→ **What the task requires**:
A complete answer retypes each of the records below precisely and includes none of the pictures.

→ **Supplied material**:
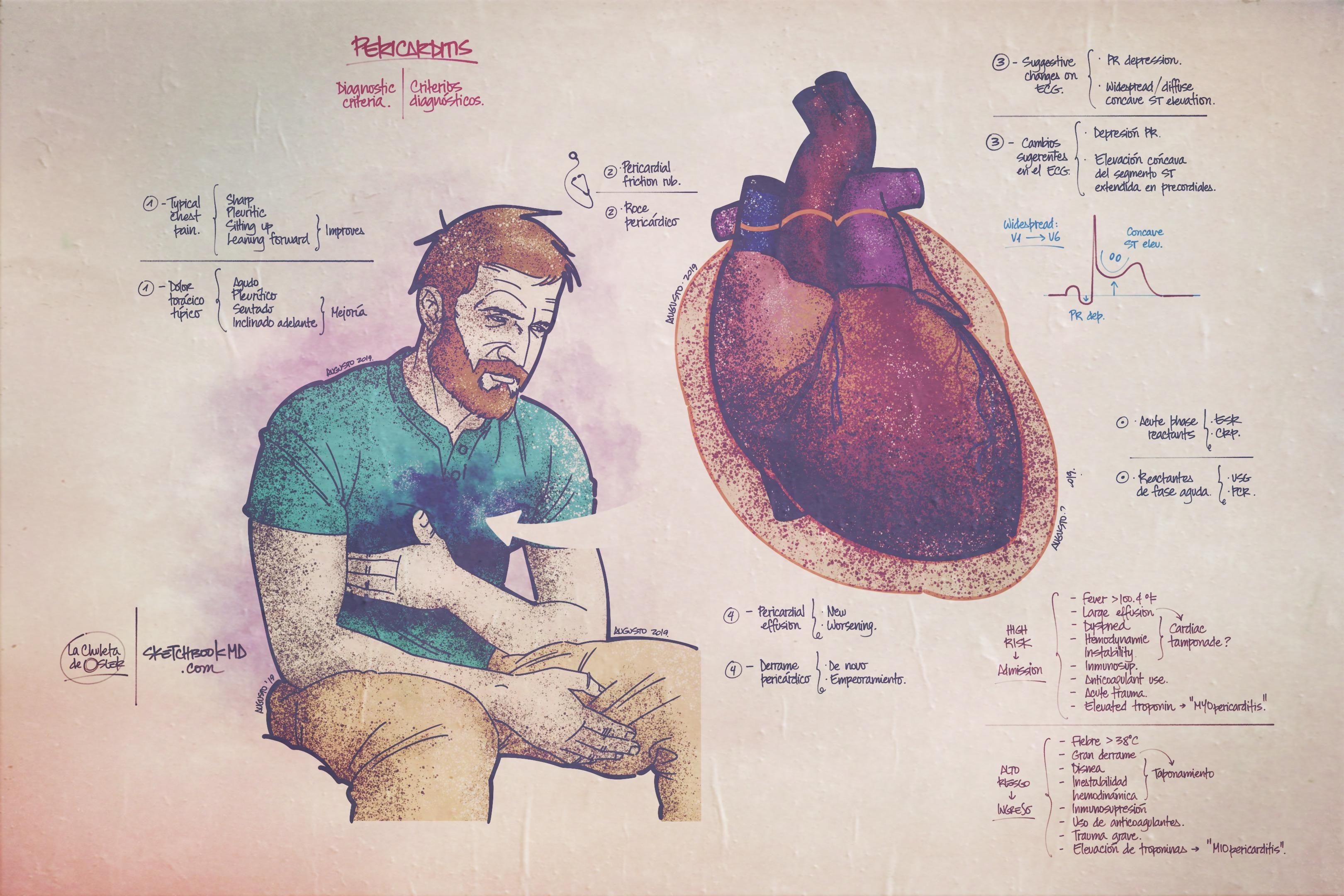 Medicina Docencia Rafalafena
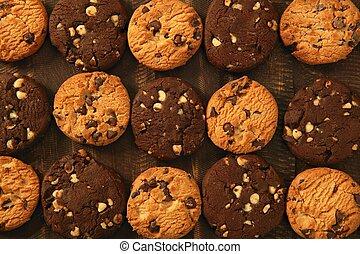 biscoito, biscoitos, chocolate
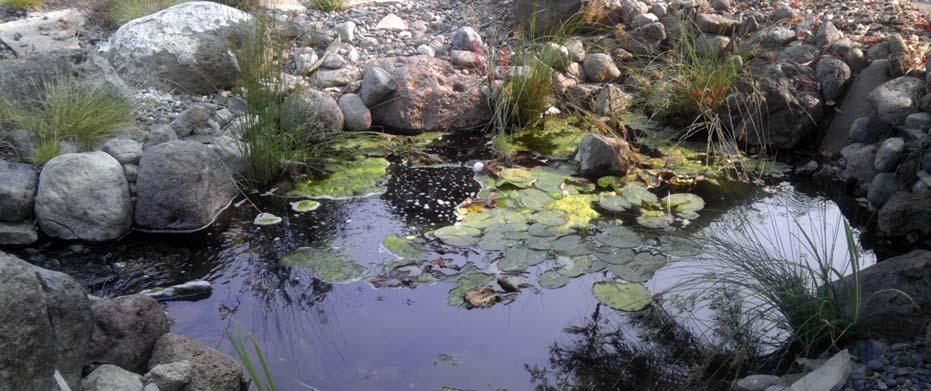 Landscaper Bend Oregon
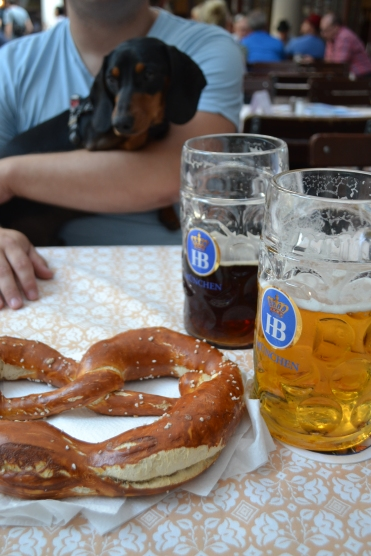 Beers in Munich with a pretzel on the table with a man in the background and a dog in his lap dachshund german dog hofbrau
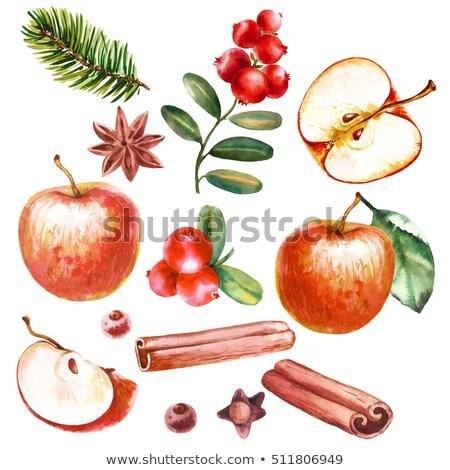 クリスマス 装飾 赤いリンゴ シナモン アニス ツリー ストックフォト © juniart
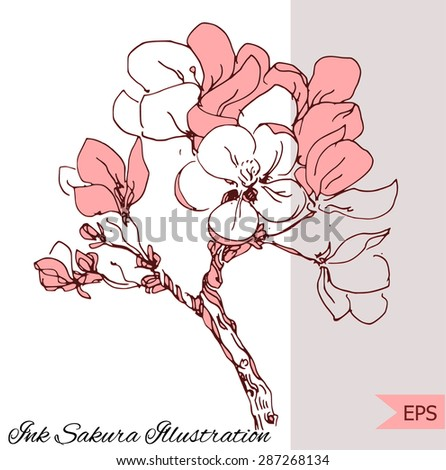 Cherry blossom bouquet illustration isolated.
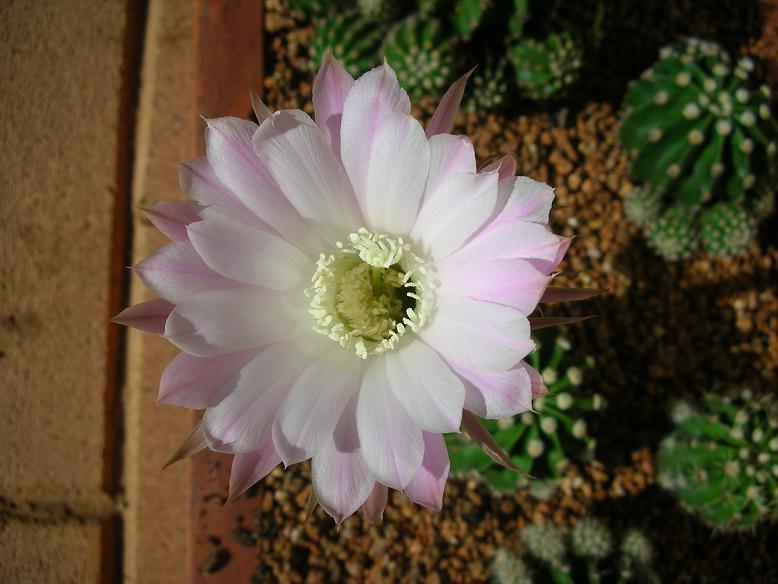 spring cacti flowers - Page 4 Three10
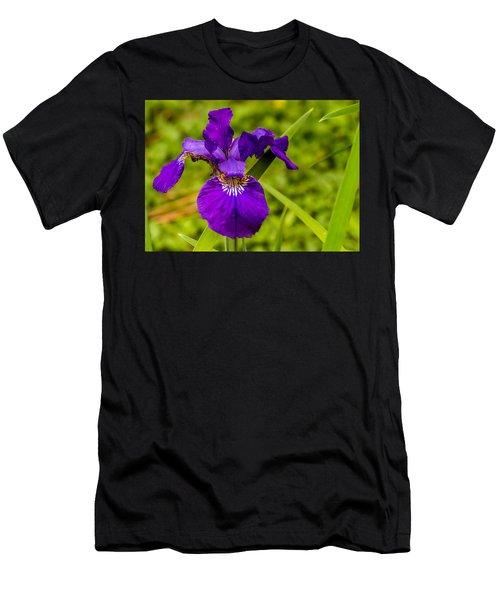 Purple Beauty Men's T-Shirt (Athletic Fit)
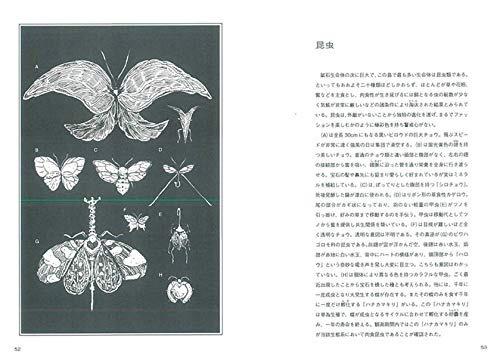 「宝石之国」第11卷特典图解手册即将发售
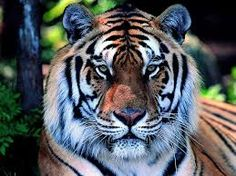fotos de tigres - Pesquisa Google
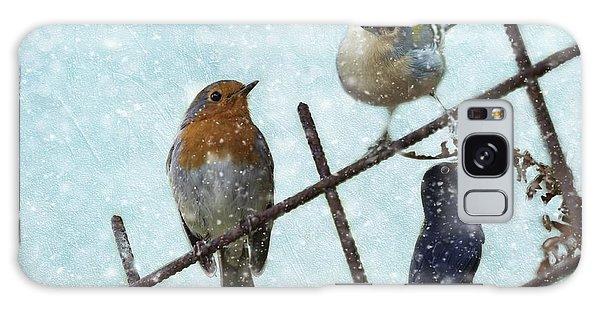 Winter Birds Galaxy Case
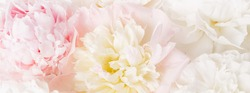 Beautiful aromatic fresh blossoming tender pink peonies texture, close up view. Romantic background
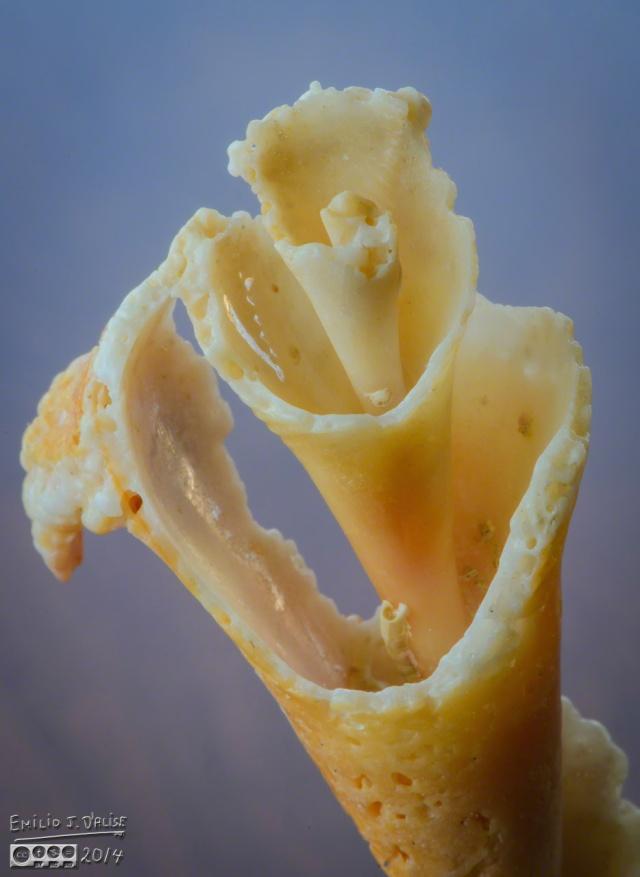 macro, sea shells,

→ **Response area**:
 Medicina Docencia Rafalafena
 biscoito, biscoitos, chocolate
 Landscaper Bend Oregon
 Beers in Munich with a pretzel on the table with a man in the background and a dog in his lap dachshund german dog hofbrau
 クリスマス 装飾 赤いリンゴ シナモン アニス ツリー ストックフォト © juniart
 Cherry blossom bouquet illustration isolated.
 spring cacti flowers - Page 4 Three10
 Purple Beauty Men's T-Shirt (Athletic Fit)
 「宝石之国」第11卷特典图解手册即将发售
fotos de tigres - Pesquisa Google
 Winter Birds Galaxy Case
 Beautiful aromatic fresh blossoming tender pink peonies texture, close up view. Romantic background
 macro, sea shells,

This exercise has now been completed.